On July 1, 2005 NutraCea hired a company to provide potential qualified customer introductions. The term of the service agreement is 12 months and may be terminated by either party upon written notice. NutraCea shall grant the company an option to purchase 250,000 shares of restricted common stock at a price of $0.65 per share. The option shall not vest until NutraCea has received purchase orders of at least $2,000,000 from an qualifying agreement during the term of the agreement plus 12 months from the termination of the service agreement from any qualifying agreement. Additionally, upon vesting of the option NutraCea shall pay the company a reasonable royalty fee based on the net profits received from a qualifying agreement.

On July 13, 2005 NutraCea hired a financial advisory services company to act as the exclusive financial advisor in connection with the issuance of equity securities during the term of the agreement. The term of the agreement is 12 months but can be terminated by NutraCea after August 19, 2005 if certain milestones are not met.
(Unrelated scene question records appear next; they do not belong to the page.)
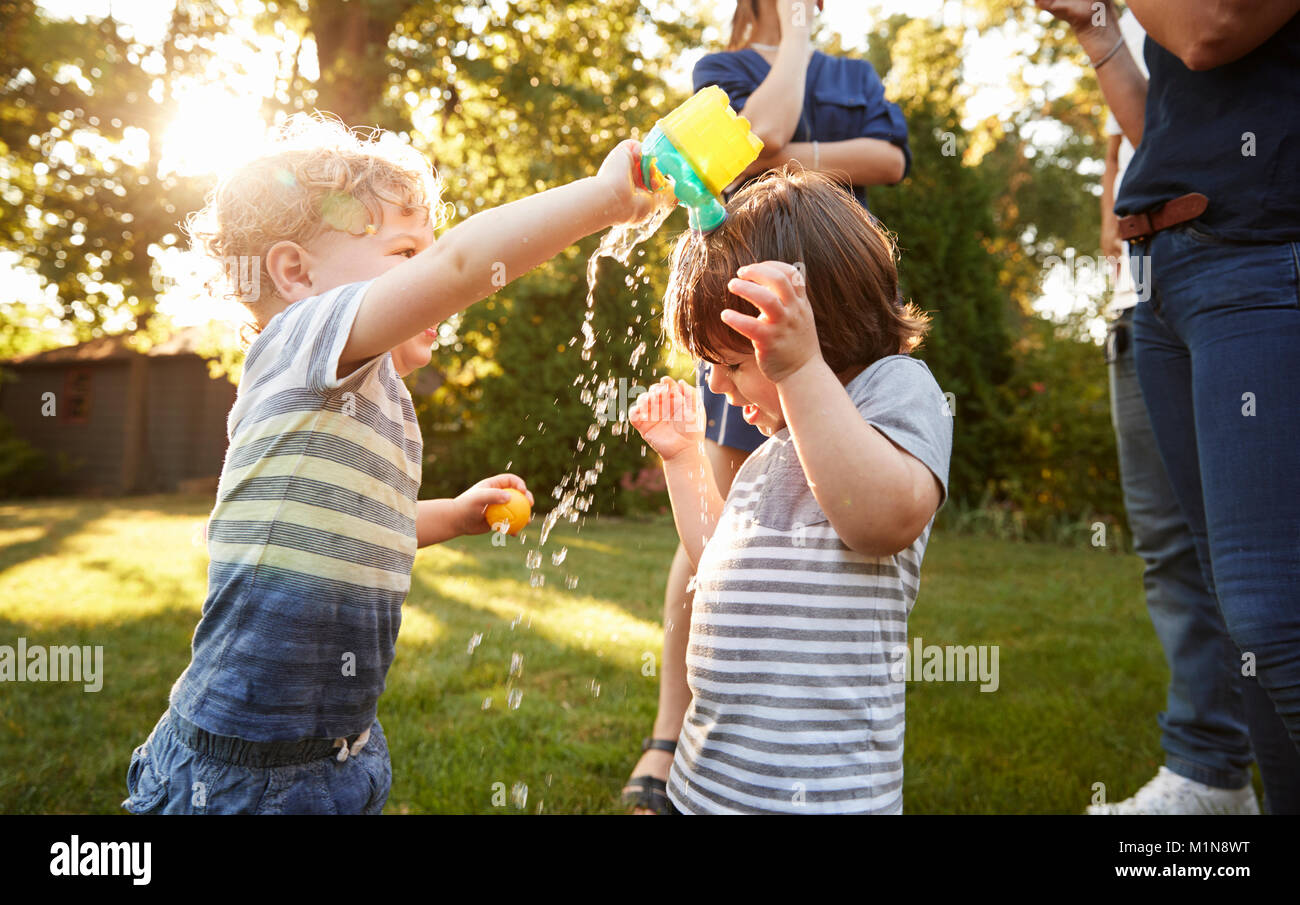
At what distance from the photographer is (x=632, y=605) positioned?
5.62 metres

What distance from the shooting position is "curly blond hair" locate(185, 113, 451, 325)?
5.85 ft

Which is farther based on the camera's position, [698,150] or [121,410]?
[121,410]

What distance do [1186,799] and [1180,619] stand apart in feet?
1.71

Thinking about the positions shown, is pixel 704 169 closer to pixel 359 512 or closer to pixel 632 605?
pixel 359 512

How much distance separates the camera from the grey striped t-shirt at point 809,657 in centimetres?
143

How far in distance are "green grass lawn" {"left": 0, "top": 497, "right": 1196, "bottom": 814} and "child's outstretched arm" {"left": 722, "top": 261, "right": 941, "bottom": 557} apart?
1.46 meters

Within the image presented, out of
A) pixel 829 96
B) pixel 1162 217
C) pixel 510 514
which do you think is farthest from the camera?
pixel 829 96

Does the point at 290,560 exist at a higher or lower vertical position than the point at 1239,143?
lower

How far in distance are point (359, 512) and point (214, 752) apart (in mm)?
508

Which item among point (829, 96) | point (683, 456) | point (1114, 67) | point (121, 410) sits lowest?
point (683, 456)

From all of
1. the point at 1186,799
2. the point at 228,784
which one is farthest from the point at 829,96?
the point at 228,784

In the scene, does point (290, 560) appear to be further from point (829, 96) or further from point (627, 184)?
point (829, 96)

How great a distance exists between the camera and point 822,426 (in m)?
1.33
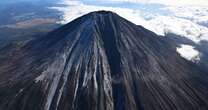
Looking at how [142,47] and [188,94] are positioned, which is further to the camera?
[142,47]

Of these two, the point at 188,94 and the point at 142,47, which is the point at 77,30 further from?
the point at 188,94

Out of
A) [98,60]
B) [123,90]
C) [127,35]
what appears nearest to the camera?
[123,90]

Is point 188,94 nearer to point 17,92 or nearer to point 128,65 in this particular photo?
point 128,65

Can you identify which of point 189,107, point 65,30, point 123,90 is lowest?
point 189,107

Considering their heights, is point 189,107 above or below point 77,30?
below

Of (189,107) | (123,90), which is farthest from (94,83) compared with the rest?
(189,107)

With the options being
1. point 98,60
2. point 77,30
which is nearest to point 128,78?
point 98,60

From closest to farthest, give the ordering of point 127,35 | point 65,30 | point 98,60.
→ 1. point 98,60
2. point 127,35
3. point 65,30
On July 14, 2005 NutraCea hired an individual to assist in forming a joint operating agreement with a rice mill in two certain foreign countries. The term of the finder’s agreement is for six months and may be terminated by either party for any reason at any time. NutraCea shall pay the finder a fee based on net income. The joint entity transaction must include a purchase commitment arranged by the venture party from the applicable country for a minimum of one hundred thousand servings per day for the first two years while a production plant is being constructed and a subsequent commitment for an additional one million servings per day for at least two additional years after the production plant has been constructed. The venture party must fund the construction of the production plant.
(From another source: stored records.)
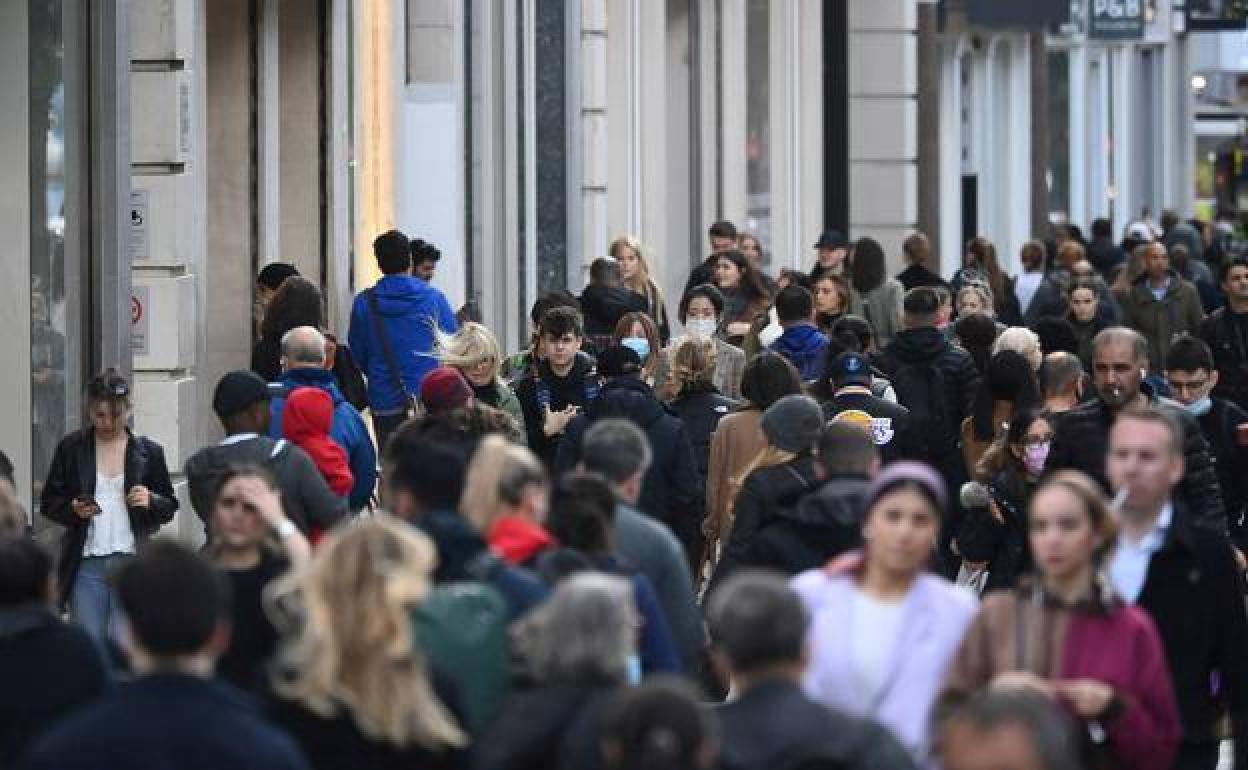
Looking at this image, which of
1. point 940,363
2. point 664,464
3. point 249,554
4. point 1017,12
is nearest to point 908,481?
point 249,554

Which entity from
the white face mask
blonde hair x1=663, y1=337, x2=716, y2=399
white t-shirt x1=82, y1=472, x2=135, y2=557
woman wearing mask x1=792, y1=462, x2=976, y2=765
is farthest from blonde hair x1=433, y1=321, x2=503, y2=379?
woman wearing mask x1=792, y1=462, x2=976, y2=765

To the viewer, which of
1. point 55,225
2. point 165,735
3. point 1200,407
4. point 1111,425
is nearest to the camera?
point 165,735

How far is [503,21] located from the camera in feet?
80.9

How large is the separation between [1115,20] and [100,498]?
3253 centimetres

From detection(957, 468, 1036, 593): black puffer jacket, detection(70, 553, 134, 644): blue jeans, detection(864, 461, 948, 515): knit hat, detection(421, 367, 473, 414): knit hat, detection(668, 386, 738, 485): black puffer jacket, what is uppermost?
detection(421, 367, 473, 414): knit hat

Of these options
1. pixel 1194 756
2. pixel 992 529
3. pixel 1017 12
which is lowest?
pixel 1194 756

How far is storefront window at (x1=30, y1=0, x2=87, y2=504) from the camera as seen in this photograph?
15.2 m

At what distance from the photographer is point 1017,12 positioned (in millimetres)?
36031

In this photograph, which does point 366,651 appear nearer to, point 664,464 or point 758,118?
point 664,464

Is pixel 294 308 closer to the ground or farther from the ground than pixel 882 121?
closer to the ground

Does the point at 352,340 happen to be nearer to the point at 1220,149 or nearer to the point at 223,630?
the point at 223,630

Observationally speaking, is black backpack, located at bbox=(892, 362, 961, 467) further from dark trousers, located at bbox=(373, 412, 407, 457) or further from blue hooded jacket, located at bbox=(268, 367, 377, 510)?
blue hooded jacket, located at bbox=(268, 367, 377, 510)

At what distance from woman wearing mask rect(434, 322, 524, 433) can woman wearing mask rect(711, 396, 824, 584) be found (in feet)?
8.93

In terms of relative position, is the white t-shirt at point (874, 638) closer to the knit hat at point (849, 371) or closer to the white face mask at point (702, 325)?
the knit hat at point (849, 371)
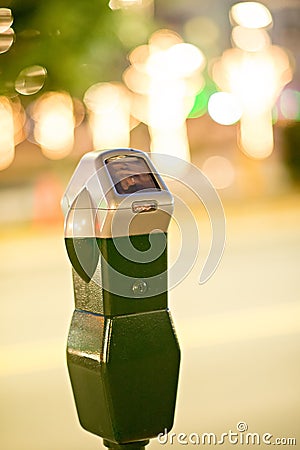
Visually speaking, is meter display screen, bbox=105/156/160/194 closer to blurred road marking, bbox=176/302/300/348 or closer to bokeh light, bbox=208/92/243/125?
blurred road marking, bbox=176/302/300/348

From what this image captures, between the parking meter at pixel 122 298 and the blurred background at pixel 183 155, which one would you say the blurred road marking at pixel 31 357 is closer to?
the blurred background at pixel 183 155

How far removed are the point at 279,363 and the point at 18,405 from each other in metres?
1.21

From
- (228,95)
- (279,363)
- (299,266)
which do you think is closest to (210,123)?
(228,95)

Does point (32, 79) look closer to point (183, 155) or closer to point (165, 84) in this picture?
point (165, 84)

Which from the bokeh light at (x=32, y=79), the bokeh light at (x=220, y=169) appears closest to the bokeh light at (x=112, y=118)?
the bokeh light at (x=220, y=169)

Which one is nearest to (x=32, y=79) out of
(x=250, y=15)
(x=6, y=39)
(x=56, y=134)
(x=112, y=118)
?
(x=6, y=39)

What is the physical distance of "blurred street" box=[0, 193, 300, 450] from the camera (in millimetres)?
3615

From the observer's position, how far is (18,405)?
3889 millimetres

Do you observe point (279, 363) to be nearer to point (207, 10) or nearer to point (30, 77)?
point (30, 77)

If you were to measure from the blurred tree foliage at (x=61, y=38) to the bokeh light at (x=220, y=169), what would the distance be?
23.5 ft

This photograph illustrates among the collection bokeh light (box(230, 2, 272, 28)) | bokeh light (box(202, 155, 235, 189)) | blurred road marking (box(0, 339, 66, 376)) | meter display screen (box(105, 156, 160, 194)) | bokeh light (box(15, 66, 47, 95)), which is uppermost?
meter display screen (box(105, 156, 160, 194))

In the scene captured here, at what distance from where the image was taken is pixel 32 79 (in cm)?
291

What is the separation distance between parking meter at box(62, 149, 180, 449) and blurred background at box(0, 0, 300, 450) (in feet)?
4.02

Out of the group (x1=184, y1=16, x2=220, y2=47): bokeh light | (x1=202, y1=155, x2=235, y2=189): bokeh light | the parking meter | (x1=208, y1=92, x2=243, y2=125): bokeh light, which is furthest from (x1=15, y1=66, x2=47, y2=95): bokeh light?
(x1=202, y1=155, x2=235, y2=189): bokeh light
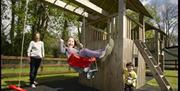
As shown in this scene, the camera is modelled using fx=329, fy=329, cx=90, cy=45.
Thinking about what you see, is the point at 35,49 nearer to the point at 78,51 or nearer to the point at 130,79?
the point at 78,51

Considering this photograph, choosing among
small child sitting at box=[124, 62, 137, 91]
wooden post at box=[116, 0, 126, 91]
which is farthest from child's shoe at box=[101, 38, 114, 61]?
small child sitting at box=[124, 62, 137, 91]

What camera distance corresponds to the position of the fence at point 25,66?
47.4 ft

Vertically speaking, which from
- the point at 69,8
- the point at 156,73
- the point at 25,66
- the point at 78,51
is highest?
the point at 69,8

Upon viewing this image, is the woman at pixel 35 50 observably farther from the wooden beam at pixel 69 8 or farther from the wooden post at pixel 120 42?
the wooden post at pixel 120 42

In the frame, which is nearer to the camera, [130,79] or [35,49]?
[130,79]

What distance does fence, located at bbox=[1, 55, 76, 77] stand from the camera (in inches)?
568

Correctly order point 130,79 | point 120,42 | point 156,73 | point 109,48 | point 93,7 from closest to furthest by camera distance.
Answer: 1. point 130,79
2. point 109,48
3. point 120,42
4. point 156,73
5. point 93,7

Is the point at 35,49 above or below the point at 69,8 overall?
below

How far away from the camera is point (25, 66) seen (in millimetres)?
16453

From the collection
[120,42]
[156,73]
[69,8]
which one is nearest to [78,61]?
[120,42]

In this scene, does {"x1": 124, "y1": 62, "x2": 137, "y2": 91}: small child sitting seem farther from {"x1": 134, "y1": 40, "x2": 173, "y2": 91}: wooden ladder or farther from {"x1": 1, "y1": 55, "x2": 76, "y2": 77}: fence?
{"x1": 1, "y1": 55, "x2": 76, "y2": 77}: fence

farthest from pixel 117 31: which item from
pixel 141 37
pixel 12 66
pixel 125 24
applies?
pixel 12 66

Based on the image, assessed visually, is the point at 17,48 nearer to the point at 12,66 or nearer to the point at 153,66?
the point at 12,66

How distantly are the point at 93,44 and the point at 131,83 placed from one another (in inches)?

On July 25, 2005 NutraCea issued 25,000 shares of common stock pursuant to the exercise of stock options and warrants for cash totaling $5,000.

 
ITEM 2.
MANAGEMENT’S DISCUSSION AND ANALYSIS OR PLAN OF OPERATIONS

Caution About Forward-Looking Statements

This Form 10-QSB includes “forward-looking” statements about future financial results, future business changes and other events that have not yet occurred. For example, statements like NutraCea “expects,”“anticipates” or “believes” are forward-looking statements. Investors should be aware that actual results may differ materially from NutraCea's expressed expectations because of risks and uncertainties about the future. NutraCea does not undertake to update the information in this Form 10-QSB if any forward-looking statement later turns out to be inaccurate. Details about risks affecting various aspects of NutraCea’s business are discussed throughout this Form 10-QSB and should be considered carefully.

Results of Operations

Three-Month Period Ended June 30, 2005 versus 2004

Revenues of NutraCea remained relatively flat, increasing by $8,236, to $299,237 for the quarter ended June 30, 2005 from $291,001 for the quarter ended June 30, 2004.

Cost of goods sold increased by $37,911, to $190,671 for the quarter ended June 30, 2005 from $152,760 for the quarter ended June 30, 2004. The increase relates to increased ingredient and packaging costs.

Operating expenses decreased by $784,620, to $1,766,805 for the quarter ended June 30, 2005 from $2,551,425 for the quarter ended June 30, 2004. During the quarter ended June 30, 2005 non-cash consulting expense decreased by $1,104,800 to $427,182 from $1,531,982 for the quarter ended June 30, 2004. Other decreases in expenses include commissions and finders fees in the amount of $39,000 and marketing expense of $25,820. Offsetting these decreases in expenses during the quarter ended June 30, 2005 was the increase in non-cash stock issuances of $722,655 to $722,655 from $0 for the quarter ended June 30, 2004. These stock issuances related primarily to various service/consulting agreements entered into during the quarter.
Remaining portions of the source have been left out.